In civil litigation, documents that are found to be relevant to a production request are usually subjected to an exhaustive manual review for privilege (e.g, for attorney-client privilege, attorney-work product doctrine) in order to be sure that materials that could be withheld is not inadvertently revealed. Usually, the majority of the cost associated in such review process is due to the procedure of having human annotators linearly review documents (for privilege) that the classifier predicts as responsive.

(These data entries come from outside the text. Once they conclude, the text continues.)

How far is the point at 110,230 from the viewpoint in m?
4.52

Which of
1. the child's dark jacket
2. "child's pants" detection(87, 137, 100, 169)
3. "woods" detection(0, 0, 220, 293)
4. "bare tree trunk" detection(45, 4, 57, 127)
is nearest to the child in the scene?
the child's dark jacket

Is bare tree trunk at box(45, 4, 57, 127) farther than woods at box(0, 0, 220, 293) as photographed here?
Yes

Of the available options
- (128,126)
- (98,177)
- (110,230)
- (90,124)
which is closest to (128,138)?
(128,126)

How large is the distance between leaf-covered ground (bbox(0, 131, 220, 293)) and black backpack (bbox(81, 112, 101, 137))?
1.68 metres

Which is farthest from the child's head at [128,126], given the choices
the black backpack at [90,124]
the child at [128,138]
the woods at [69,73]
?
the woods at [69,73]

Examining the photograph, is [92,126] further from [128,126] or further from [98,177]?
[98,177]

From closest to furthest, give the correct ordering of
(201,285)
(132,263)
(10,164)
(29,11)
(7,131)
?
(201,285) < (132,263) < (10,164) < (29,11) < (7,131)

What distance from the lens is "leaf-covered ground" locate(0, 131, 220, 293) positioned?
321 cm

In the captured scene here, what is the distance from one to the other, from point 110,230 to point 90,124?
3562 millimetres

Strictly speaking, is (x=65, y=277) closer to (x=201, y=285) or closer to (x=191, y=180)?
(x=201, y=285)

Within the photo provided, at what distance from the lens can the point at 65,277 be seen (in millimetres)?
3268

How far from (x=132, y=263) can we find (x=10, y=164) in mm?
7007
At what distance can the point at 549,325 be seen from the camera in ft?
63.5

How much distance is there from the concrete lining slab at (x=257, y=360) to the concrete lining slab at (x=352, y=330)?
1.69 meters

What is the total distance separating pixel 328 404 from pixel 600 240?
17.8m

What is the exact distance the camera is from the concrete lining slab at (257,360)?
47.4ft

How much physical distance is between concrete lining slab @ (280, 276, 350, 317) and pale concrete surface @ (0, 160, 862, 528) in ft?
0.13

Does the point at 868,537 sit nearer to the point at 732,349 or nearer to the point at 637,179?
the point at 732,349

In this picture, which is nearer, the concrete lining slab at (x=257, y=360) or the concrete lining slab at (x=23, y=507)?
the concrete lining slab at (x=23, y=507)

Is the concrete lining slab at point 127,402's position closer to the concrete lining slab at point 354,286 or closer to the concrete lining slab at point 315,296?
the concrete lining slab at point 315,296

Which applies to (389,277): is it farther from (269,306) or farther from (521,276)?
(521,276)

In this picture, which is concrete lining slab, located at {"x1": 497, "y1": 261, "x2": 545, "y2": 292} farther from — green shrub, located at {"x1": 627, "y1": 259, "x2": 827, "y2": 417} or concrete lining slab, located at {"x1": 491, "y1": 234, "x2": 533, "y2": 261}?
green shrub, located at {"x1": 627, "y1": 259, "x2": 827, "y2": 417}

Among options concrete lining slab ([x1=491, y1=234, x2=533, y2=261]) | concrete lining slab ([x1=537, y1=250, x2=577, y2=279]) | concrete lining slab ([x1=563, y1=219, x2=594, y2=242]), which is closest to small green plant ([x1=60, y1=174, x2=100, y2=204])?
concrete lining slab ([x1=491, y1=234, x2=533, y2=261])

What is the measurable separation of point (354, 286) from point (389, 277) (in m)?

This paper investigates the extent to which such privilege judgments obtained by the annotators are useful for training privilege classifiers. The judgments utilized in this paper are derived from the privilege test collection that was created during the 2010 TREC Legal Track. The collection consists of two classes of annotators: "expert" judges, who are topic originators called the Topic Authority (TA) and "non-expert" judges called assessors. The questions asked in this paper are; (1) Are cheaper, non-expert annotations from assessors sufficient for classifier training? (2) Does the process of selecting special (adjudicated) documents for training affect the classifier results? The paper studies the effect of training classifiers on multiple annotators (with different expertise) and training sets (with and without selection bias). The findings in this paper show that automated privilege classifiers trained on the unbiased set of annotations yield the best results. The usefulness of the biased annotations (from experts and non-experts) for classifier training are comparable.
查看原文
分享 分享
微信好友 朋友圈 QQ好友 复制链接
本刊更多论文
评估专家和样本偏差对电子证据发现中特权分类的影响
在民事诉讼中,被发现与制作请求相关的文件通常要经过详尽的人工审查,以获得保密特权(例如,律师-客户保密特权,律师-工作产品原则),以确保可以保留的材料不会无意中泄露。通常,与这种审查过程相关的大部分成本是由于让人类注释者线性审查分类器预测为响应的文档(为了特权)的过程。本文研究了由注释者获得的特权判断在多大程度上对训练特权分类器有用。本文中使用的判决源自2010年TREC法律轨道期间创建的特权测试集。该集合由两类注释者组成:“专家”评委,他们是主题发起人,称为主题权威(TA)和“非专家”评委,称为评估员。本文提出的问题有:(1)来自评估器的更便宜的非专家注释是否足以用于分类器训练?(2)选择特殊(裁决)文件进行训练的过程是否影响分类器的结果?本文研究了训练分类器对多个标注器(具有不同专业知识)和训练集(具有和不具有选择偏差)的影响。本文的研究结果表明,在无偏注释集上训练的自动特权分类器产生了最好的结果。有偏见的注释(来自专家和非专家)对分类器训练的有用性是可比的。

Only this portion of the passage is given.